*EXERCISE TASK A*:
Return each line of the records that contains the word "covered".

How To Cook The Ottolenghi Way
“One person’s idea of cooking simply is the next person’s culinary nightmare.”
This according to Yotam Ottolenghi, the Israeli-born, London-based chef and cookbook author whose vegetable-and-spice-forward recipes — in popular books including “Plenty” and “Jerusalem” — are widely considered to be as delicious as they are complicated.
What, then, does Ottolenghi know from cooking simply?
“I’ve seen all the raised eyebrows in relation to the length of some of my recipes or the amount of herbs I’m requiring to be picked,” he told me. “I’ve never felt guilty about this, though. I love herbs and I love the idea of my food being associated with celebration — but, of course, the ability to give home cooks an Ottolenghi cookbook for the everyday, as well as the celebration, is a really exciting thing.”
“Ottolenghi Simple,” which he co-wrote with Tara Wigley and Esme Howarth, is that book.
“And, no, for anyone wondering, ‘Ottolenghi Simple’ is not a contradiction in terms!” he writes in the new book’s introduction. Not only does the chef acknowledge that “simple” means different things to different people, he also notes that for him, it’s “being able to stop at my grocery store on the way home, pick up a couple of things that look good and make something within 20 or 30 minutes of getting home.” For his husband, Karl, the other hand, it means that if they’re having friends for the weekend, “he’ll want to spend a good amount of time beforehand, prepping and cooking as much as he can so that very little needs to be done when our guests are around.”

*EXERCISE TASK B*:
Return word for word the part of the Ottolenghi article above that begins at the words "This according to" and stops after the words "is that book.".

*MATERIAL TO PROCESS*:
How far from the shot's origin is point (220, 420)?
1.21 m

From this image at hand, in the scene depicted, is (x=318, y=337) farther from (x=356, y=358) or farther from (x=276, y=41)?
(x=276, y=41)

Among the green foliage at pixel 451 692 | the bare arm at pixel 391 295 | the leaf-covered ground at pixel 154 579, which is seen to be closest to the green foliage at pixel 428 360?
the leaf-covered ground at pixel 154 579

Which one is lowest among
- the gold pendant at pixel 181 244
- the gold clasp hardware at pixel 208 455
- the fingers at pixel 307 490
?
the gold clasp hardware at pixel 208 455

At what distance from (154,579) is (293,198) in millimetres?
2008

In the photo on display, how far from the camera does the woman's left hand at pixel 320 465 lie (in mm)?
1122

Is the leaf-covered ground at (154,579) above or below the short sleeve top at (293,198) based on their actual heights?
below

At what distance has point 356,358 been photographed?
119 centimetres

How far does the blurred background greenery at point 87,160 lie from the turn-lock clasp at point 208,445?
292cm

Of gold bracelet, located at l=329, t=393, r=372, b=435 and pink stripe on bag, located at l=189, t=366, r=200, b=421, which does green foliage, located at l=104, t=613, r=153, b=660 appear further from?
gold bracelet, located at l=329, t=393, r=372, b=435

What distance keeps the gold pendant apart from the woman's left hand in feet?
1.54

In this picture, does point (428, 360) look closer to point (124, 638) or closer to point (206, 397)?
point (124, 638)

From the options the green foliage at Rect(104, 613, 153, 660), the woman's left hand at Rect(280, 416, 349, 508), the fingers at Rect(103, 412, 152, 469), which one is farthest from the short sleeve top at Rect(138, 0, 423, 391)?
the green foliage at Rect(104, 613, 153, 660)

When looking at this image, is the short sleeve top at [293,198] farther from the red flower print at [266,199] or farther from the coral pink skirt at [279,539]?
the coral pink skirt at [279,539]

*RIGHT ANSWER A*:
Among the green foliage at pixel 451 692 | the bare arm at pixel 391 295 | the leaf-covered ground at pixel 154 579, which is seen to be closest to the green foliage at pixel 428 360?
the leaf-covered ground at pixel 154 579
Is the leaf-covered ground at (154,579) above or below the short sleeve top at (293,198) based on their actual heights?

*RIGHT ANSWER B*:
This according to Yotam Ottolenghi, the Israeli-born, London-based chef and cookbook author whose vegetable-and-spice-forward recipes — in popular books including “Plenty” and “Jerusalem” — are widely considered to be as delicious as they are complicated.
What, then, does Ottolenghi know from cooking simply?
“I’ve seen all the raised eyebrows in relation to the length of some of my recipes or the amount of herbs I’m requiring to be picked,” he told me. “I’ve never felt guilty about this, though. I love herbs and I love the idea of my food being associated with celebration — but, of course, the ability to give home cooks an Ottolenghi cookbook for the everyday, as well as the celebration, is a really exciting thing.”
“Ottolenghi Simple,” which he co-wrote with Tara Wigley and Esme Howarth, is that book.